The top Senate and House Republicans on veterans issues called on President Donald Trump Thursday to lift the federal hiring freeze at the Department of Veterans Affairs for doctors, nurses and other caregivers.
"One of our government's highest priorities -- and VA's single most important mission -- is to provide timely, high-quality care to the men and women who have bravely served our nation in uniform," Sen. Johnny Isakson and Rep. Phil Roe said in a letter to Trump.
"On behalf of the over six million veterans nationwide who rely on the health care system, we are writing to respectfully request that you provide guidance indicating that exempting VA direct patient care providers is consistent with the tenets of and latitude permitted in your January 23rd Executive Order pertaining to a Federal civilian employee hiring freeze," the letter said.
The letter went out as the VA and Defense Department scrambled to cope with the Trump hiring freeze that has spread confusion across federal agencies on implementation of the order.

= = =

INSTRUCTIONS:
1. Condense the paragraph of the article on the VA hiring freeze that begins "The top Senate and House Republicans" into one shorter sentence, keeping its main facts.
2. According to the article on the VA hiring freeze, on what date was the executive order on the federal civilian hiring freeze issued?
3. Continue the article about the VA hiring freeze, starting after its last sentence.

Stored data:

= = =

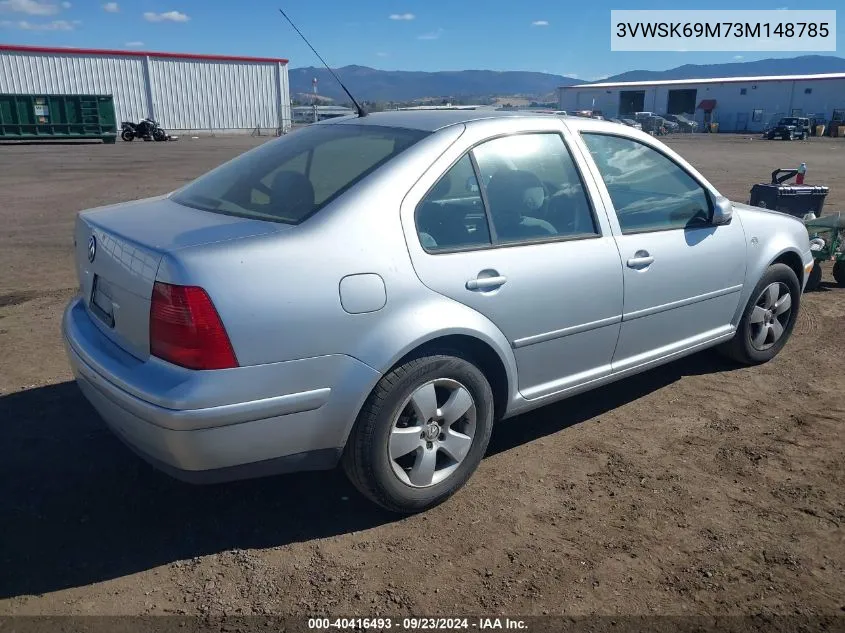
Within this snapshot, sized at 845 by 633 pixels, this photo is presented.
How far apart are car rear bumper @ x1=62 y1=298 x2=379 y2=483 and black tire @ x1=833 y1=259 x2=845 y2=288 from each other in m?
6.20

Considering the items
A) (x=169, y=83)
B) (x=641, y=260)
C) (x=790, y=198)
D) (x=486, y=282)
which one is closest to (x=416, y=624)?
(x=486, y=282)

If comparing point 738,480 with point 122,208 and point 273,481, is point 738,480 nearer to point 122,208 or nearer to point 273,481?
point 273,481

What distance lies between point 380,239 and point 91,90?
47.2m

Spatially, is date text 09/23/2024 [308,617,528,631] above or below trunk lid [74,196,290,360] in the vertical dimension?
below

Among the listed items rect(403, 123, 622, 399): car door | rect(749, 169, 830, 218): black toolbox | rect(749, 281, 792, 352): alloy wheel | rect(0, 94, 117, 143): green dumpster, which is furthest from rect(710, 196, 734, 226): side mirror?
rect(0, 94, 117, 143): green dumpster

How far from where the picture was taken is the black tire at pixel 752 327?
4.79m

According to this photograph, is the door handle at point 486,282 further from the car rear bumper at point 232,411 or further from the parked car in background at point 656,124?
the parked car in background at point 656,124

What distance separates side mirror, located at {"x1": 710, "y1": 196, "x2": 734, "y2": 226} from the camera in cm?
427

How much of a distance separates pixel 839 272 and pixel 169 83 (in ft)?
153

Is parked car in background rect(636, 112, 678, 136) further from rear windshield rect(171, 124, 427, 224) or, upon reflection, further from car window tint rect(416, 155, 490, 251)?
car window tint rect(416, 155, 490, 251)

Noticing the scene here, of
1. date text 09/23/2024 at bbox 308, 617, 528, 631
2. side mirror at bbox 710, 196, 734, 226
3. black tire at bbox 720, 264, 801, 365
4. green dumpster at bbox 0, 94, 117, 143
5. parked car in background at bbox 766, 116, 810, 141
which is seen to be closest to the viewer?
date text 09/23/2024 at bbox 308, 617, 528, 631

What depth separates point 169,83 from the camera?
152 feet

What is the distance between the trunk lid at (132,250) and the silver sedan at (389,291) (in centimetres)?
1

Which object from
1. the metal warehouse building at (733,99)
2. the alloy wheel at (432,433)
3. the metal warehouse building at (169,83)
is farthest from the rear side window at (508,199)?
the metal warehouse building at (733,99)
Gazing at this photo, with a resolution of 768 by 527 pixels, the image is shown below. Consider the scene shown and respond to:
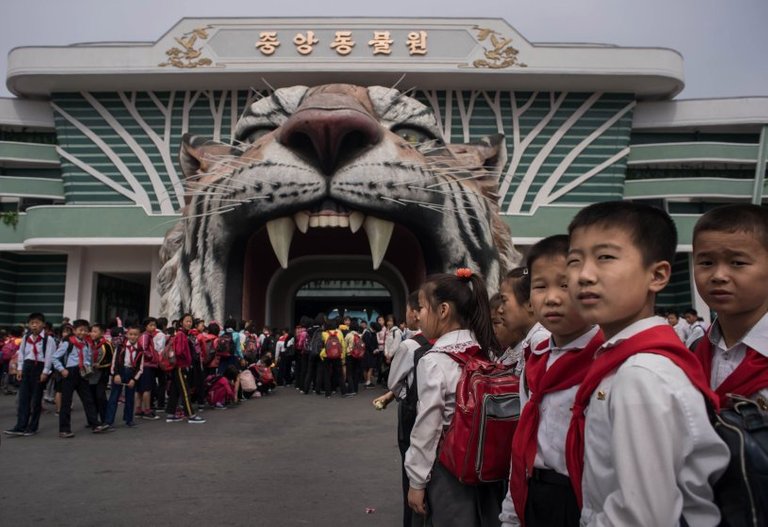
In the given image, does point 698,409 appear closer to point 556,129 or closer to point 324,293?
point 556,129

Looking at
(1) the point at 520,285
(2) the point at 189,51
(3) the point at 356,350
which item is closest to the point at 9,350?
(3) the point at 356,350

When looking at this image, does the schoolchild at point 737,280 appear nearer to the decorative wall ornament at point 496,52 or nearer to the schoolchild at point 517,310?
the schoolchild at point 517,310

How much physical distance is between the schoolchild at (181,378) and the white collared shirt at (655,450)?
6.26 m

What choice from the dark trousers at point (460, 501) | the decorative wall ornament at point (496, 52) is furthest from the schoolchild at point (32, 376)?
the decorative wall ornament at point (496, 52)

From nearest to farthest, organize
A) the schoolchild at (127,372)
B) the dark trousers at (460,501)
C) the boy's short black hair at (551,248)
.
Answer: the boy's short black hair at (551,248) < the dark trousers at (460,501) < the schoolchild at (127,372)

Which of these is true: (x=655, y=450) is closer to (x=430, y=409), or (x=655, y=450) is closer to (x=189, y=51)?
(x=430, y=409)

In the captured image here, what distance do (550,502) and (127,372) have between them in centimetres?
630

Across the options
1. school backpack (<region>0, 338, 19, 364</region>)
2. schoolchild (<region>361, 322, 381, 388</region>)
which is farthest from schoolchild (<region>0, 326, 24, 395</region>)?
schoolchild (<region>361, 322, 381, 388</region>)

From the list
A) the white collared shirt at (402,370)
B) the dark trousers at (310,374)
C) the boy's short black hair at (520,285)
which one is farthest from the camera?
the dark trousers at (310,374)

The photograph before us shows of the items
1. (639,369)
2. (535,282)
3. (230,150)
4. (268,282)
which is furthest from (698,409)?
(268,282)

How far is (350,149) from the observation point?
7426 millimetres

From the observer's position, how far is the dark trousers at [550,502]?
1452mm

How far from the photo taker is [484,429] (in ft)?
6.40

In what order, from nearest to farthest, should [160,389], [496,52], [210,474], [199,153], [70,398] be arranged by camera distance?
[210,474] → [70,398] → [160,389] → [199,153] → [496,52]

= = =

OUTPUTS BY TASK:
1. On Thursday, the leading Senate and House Republicans on veterans issues urged President Donald Trump to exempt VA doctors, nurses and other caregivers from the federal hiring freeze.

2. January 23rd.

3.
At the VA, spokesmen referred to the statement Tuesday by Acting Secretary Robert Snyder of his "intent" to file for public safety exemptions to the freeze to hire doctors, nurses, mental health clinicians, claims specialists and other urgently needed personnel.
When asked whether Snyder had begun submitting requests for exemptions or was drawing up a list, a spokesman declined comment and referred back to his statement: "The Department of Veterans Affairs intends to exempt anyone it deems necessary for public safety, including front-line caregivers."
It was unclear how the White House Office of Personnel Management would deal with requests for exemptions, but The Washington Post quoted a White House spokesman as saying that "public safety" can be construed as "public health."
The memorandum that went out with Trump's executive order Monday on the freeze stated that "the head of any executive department or agency may exempt from the hiring freeze any positions that it deems necessary to meet national security or public safety responsibilities."
However, a guidance memo obtained by Federal News Radio from the Office of Management and Budget on how the freeze should be put into effect said that exemptions to the freeze for public safety or other reasons should be "limited."
In issuing the across-the-board federal hiring freeze, Trump made clear that the uniformed military would be exempt. He said as he signed the order "except for the military, except for the military," but there had been doubt about whether the order would apply to new hires for the 740,000 DoD civilian workforce.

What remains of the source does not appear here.